Pero cuando esta carta llegó, ya Orsúa sabía la verdad de lo sucedido por el criado de Ramiro, aquel que se ha dicho estaba con él, y lo mejor que pudo se escondió en el monte y a gran priesa fue a comunicar al gobernador lo que había pasado en la muerte de su amo; de suerte, que Orsúa, obrando con disimulo, contestó a la carta con otra, manifestando agradecerles mucho lo hecho en su servicio y que siempre había entendido de su valor y presunción que le habían de acudir como buenos y leales amigos en lo que se le ofreciese, con otros cumplimientos a fin de asegurarlos. Juntamente con esto escribió otra carta a los demás soldados diciendo que había entendido que Diego de Frías, Díaz de Arlés, Grijota y Martín, habían preso a Pedro Ramiro, su teniente, por haberse querido alzar; que se holgaba mucho de ello, y les rogaba como amigos y buenos soldados, que todos lo tuvieran por bien; sin dar a entender que sabía la muerte de Ramiro.

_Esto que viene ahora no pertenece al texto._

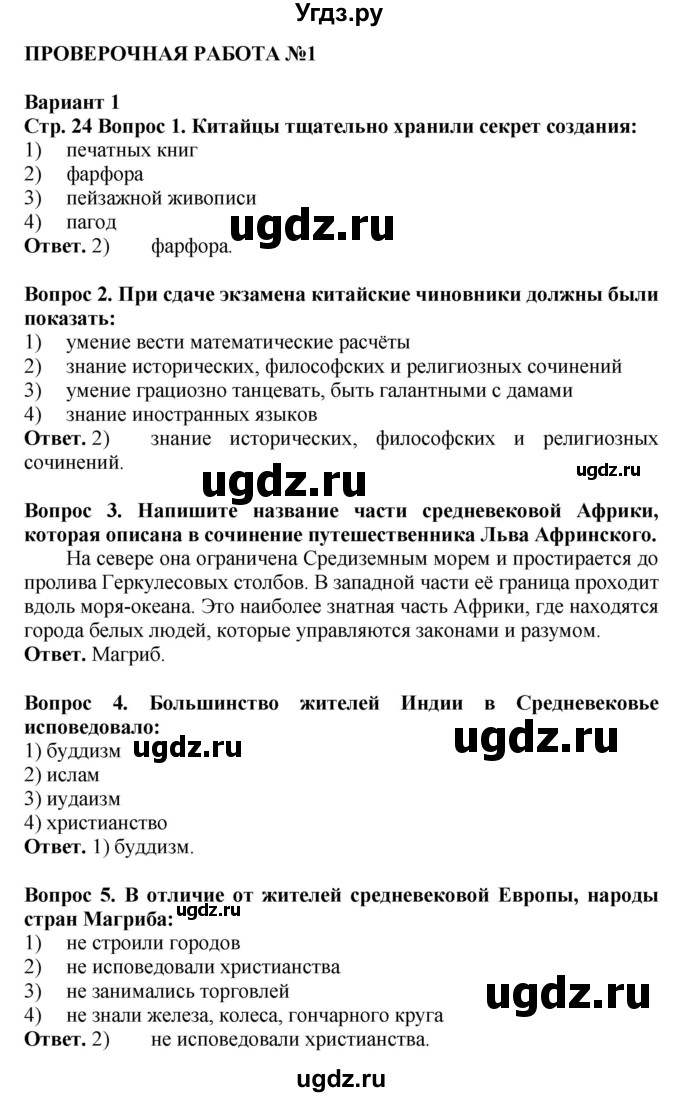 ГДЗ (Решебник 2019) по истории 6 класс (тетрадь-экзаменатор) Уколова И.Е. / страница / 24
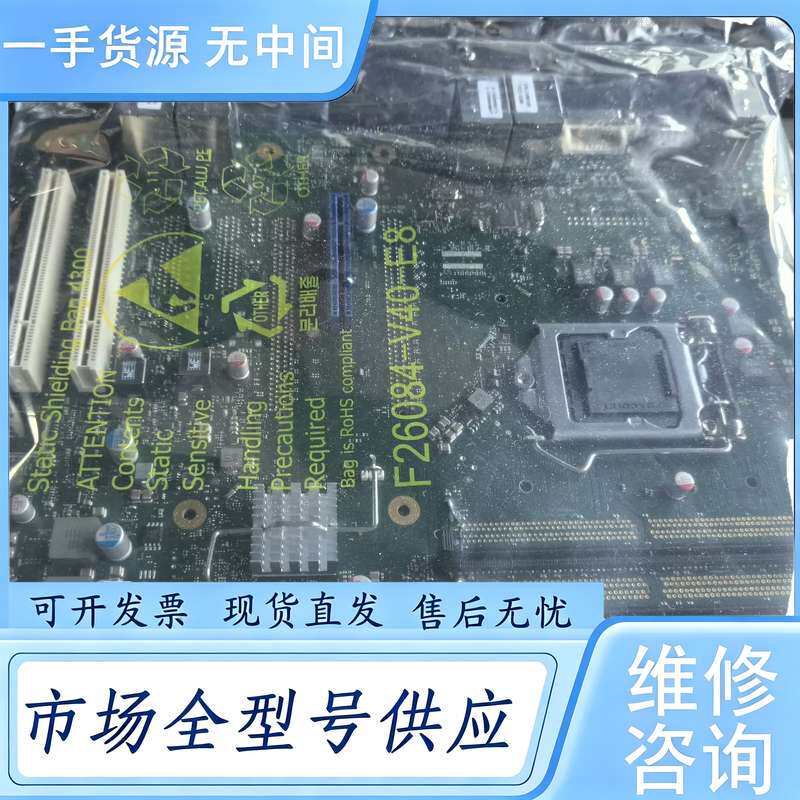 请询价--KUKA库卡pc机主板00-271-601四代主板002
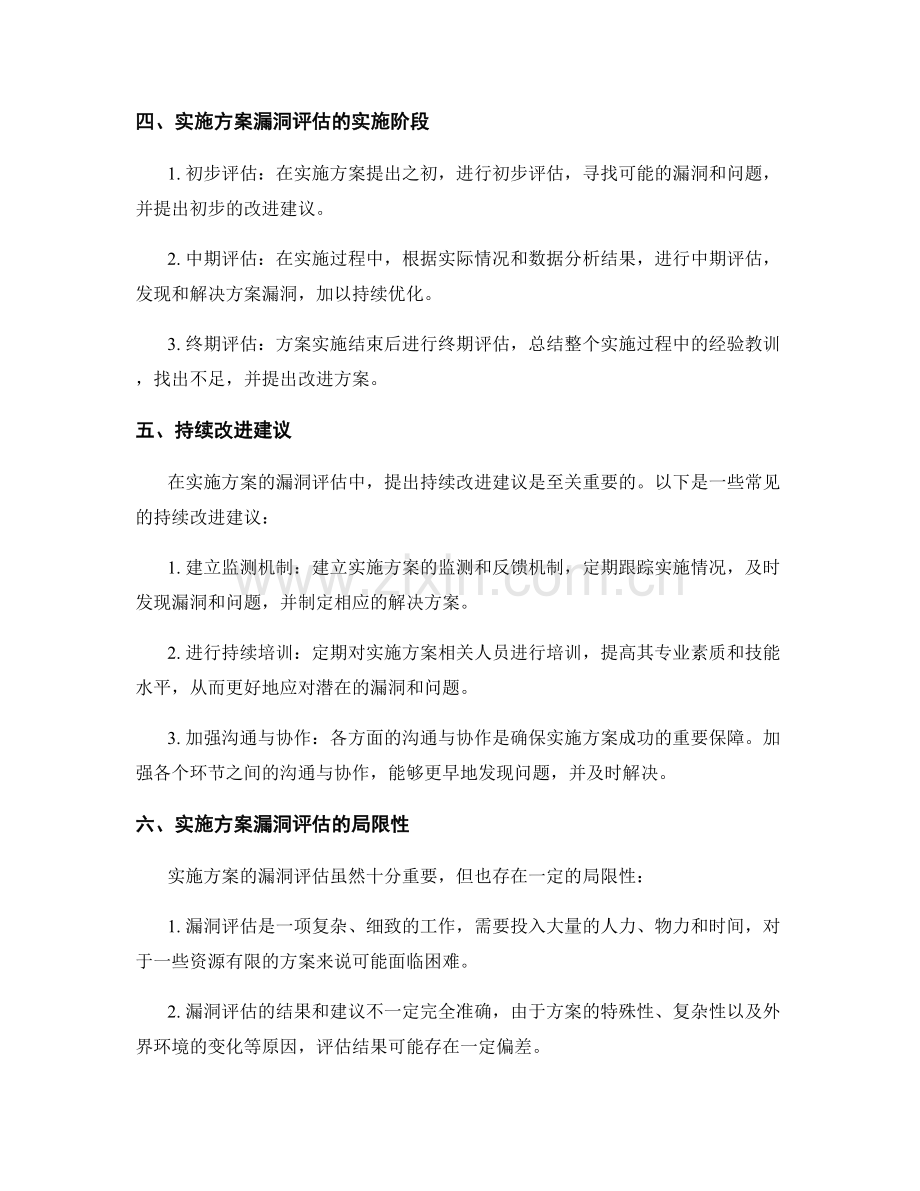 实施方案的漏洞评估与持续改进建议提出.docx_第2页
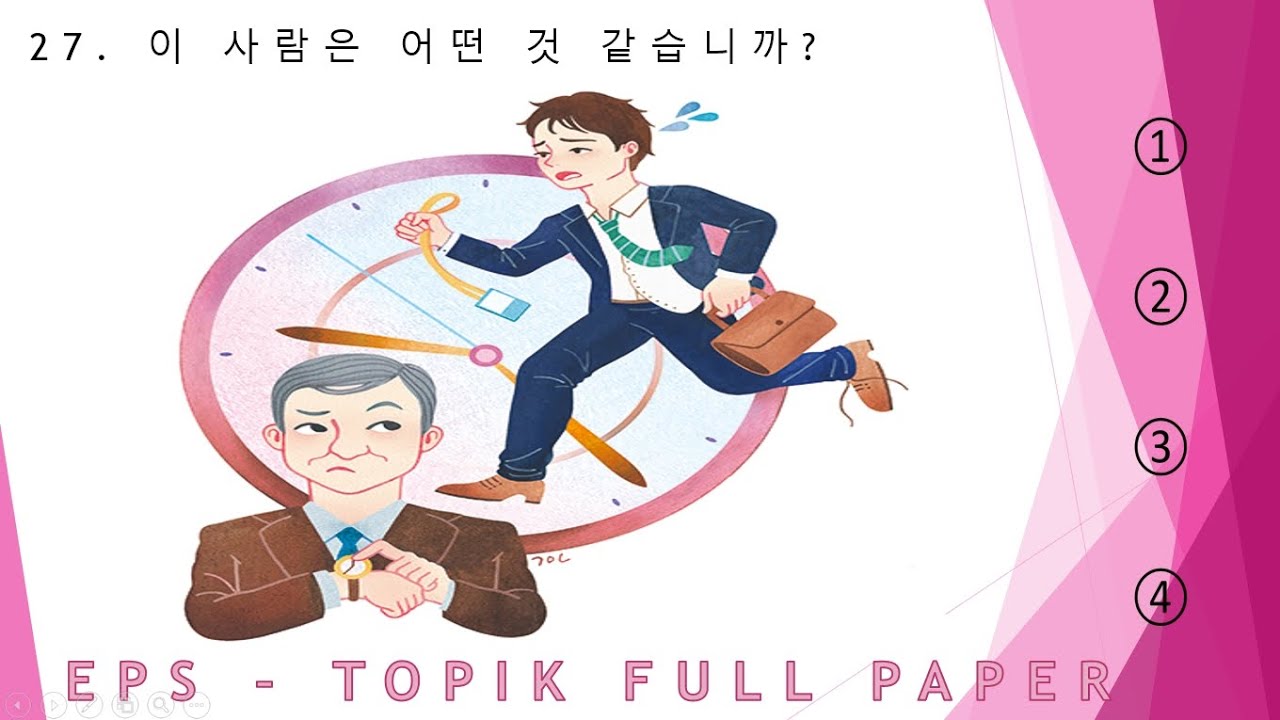 EPS-TOPIK_TEST | Reading & Listening 40 questions( 문항) eps-topik exam | part-39 #한국어능력시험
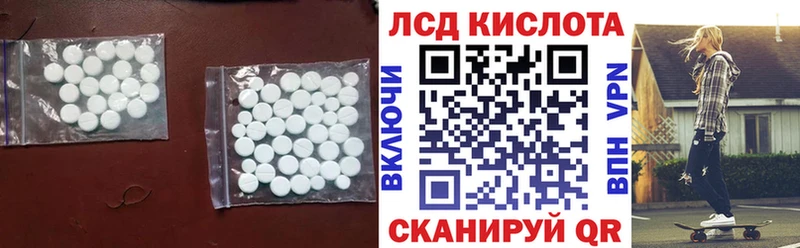 закладка Злынка МЕГА ссылка Лсд 25 экстази ecstasy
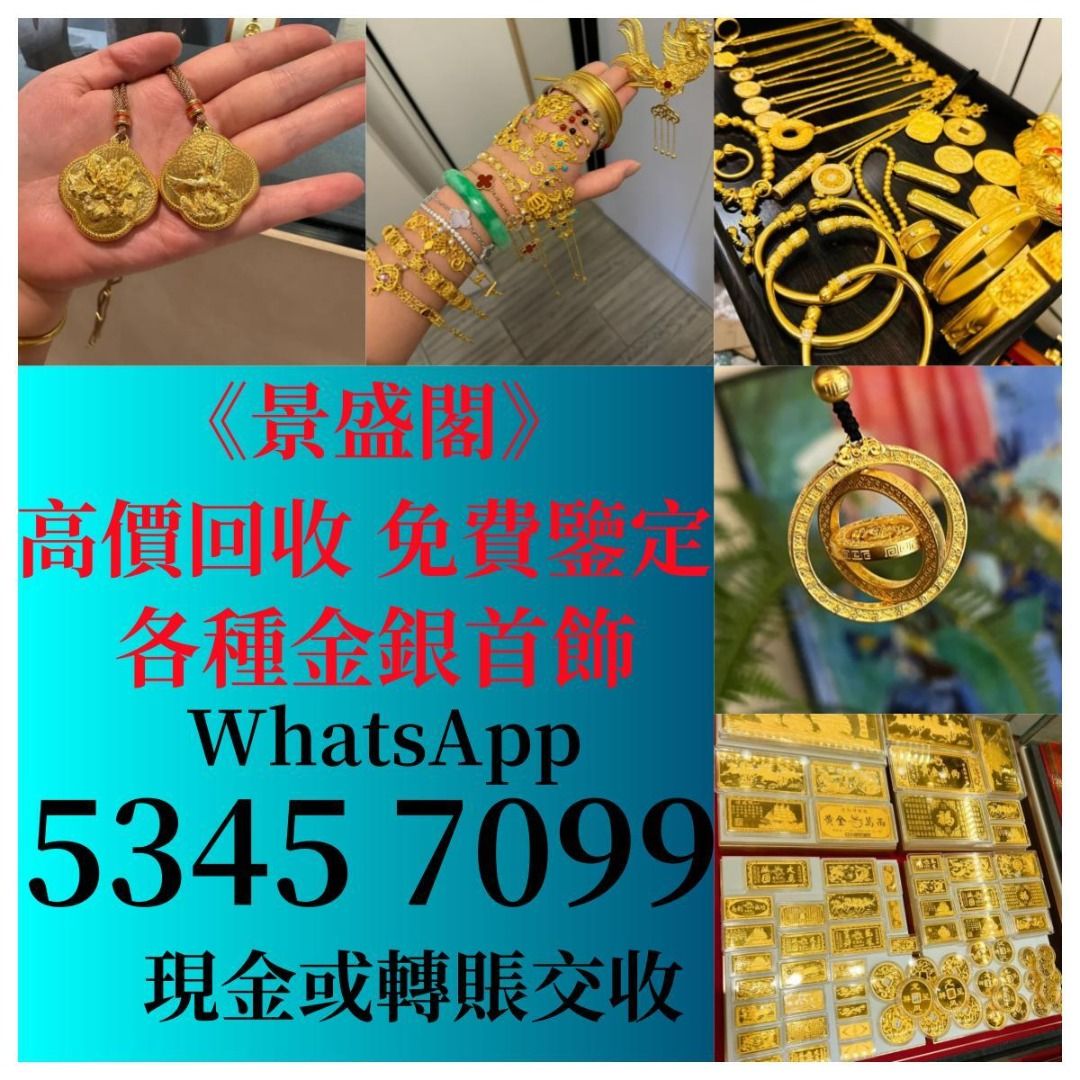 全港高價回收黃金首飾，頸鍊，戒指，手鍊，足鍊，頸鏈，手串，耳環，黃金，鉑金，白金，k金，鑽石，翡翠手鐲，玉器，金鑲玉，和田玉，周生生 ，周大福，六福，金幣，金粒, 女裝, 飾物及配件, 手鍊- Carousell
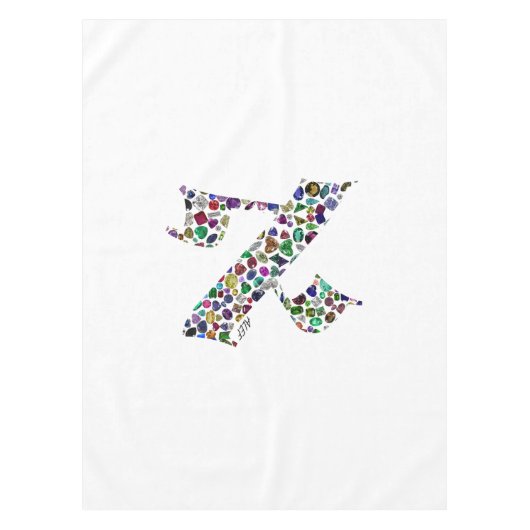 宝石で作られたヘブライ語の手紙ALEF テーブルクロス (正面)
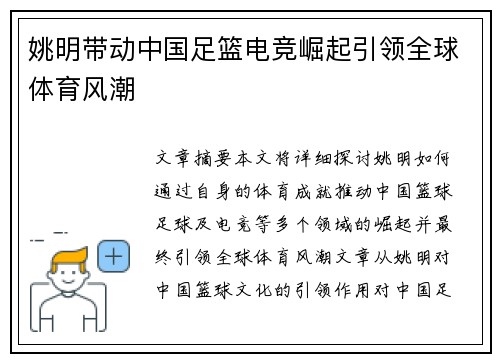姚明带动中国足篮电竞崛起引领全球体育风潮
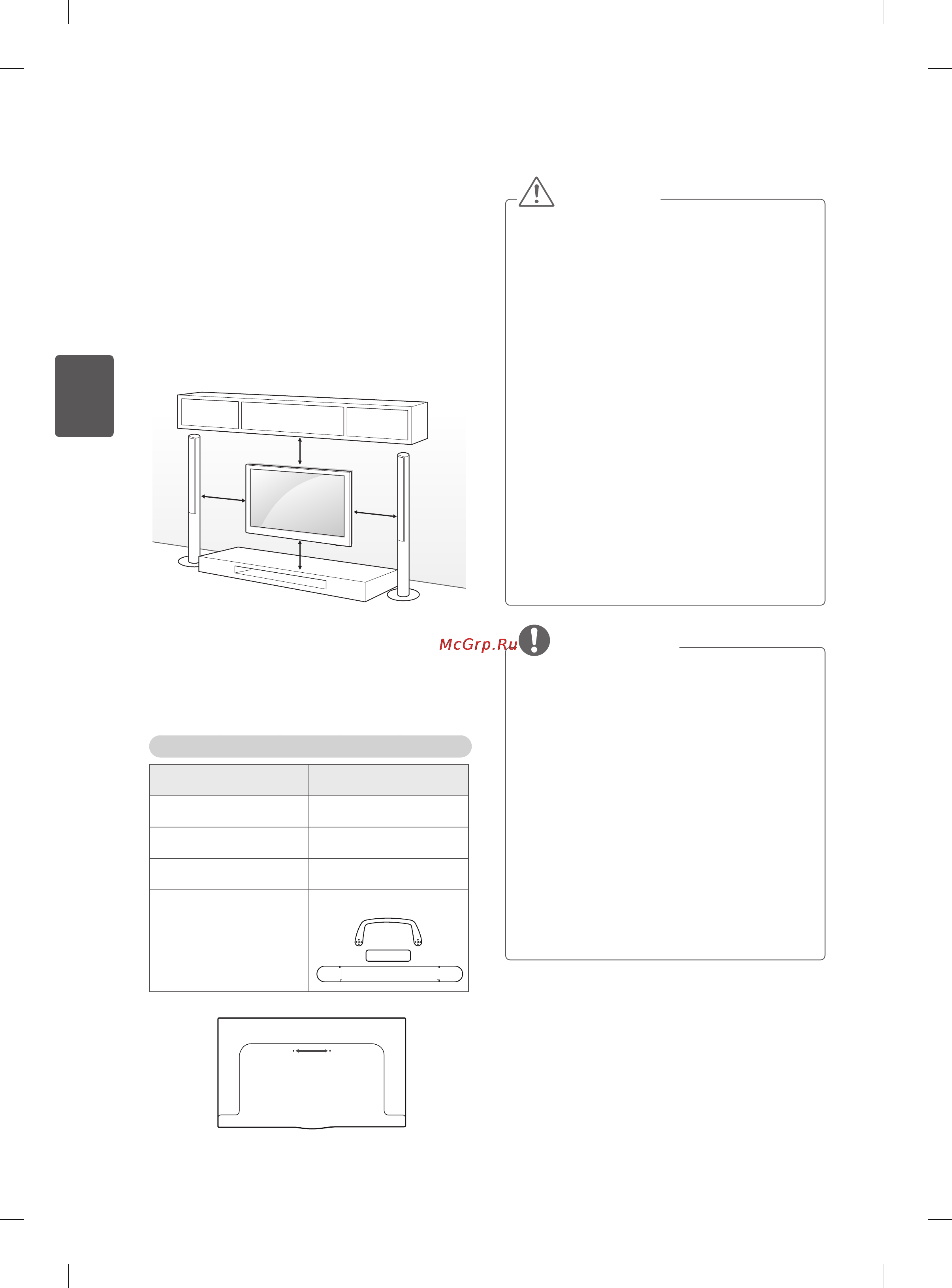 LG 55EA880V+OCF100 [112/178] Қабырғаға орнату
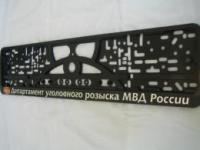 Комплект пластиковых рамок под номер Департамент уголовного розыска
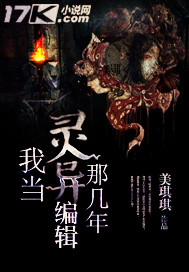 母亲6高清中文版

Despachadas estas cartas, sabiendo que los matadores estarían sobre las armas hasta tener respuesta, se partió solo para donde estaban, a poner orden y castigar lo hecho. En dos días llegó a la banda del río donde fue la muerte de Ramiro y viniéronle a pasar en la misma canoa. Como iba solo, no se tuvo recelo de él. Saliéronle a recibir Frías y Arlés con toda la demás gente; recibioles bien y amorosamente, con rostro alegre y sosegado. Luego, con mucha prudencia y sagacidad, ayudándose de las personas que le parecieron de su confianza y de los amigos del muerto, prendió aquel mismo día a los cuatro matadores, y cargados de grillos y colleras se volvió con los presos y una escolta al real de Santa Cruz, donde les acabó de hacer el proceso y les condenó a ser decapitados.
Hubo pronósticos que jornada que empezaba con sangre no acabaría bien, como así fue, pues tantas vidas costó y tantas crueldades se hicieron en ella, como en adelante se dirá.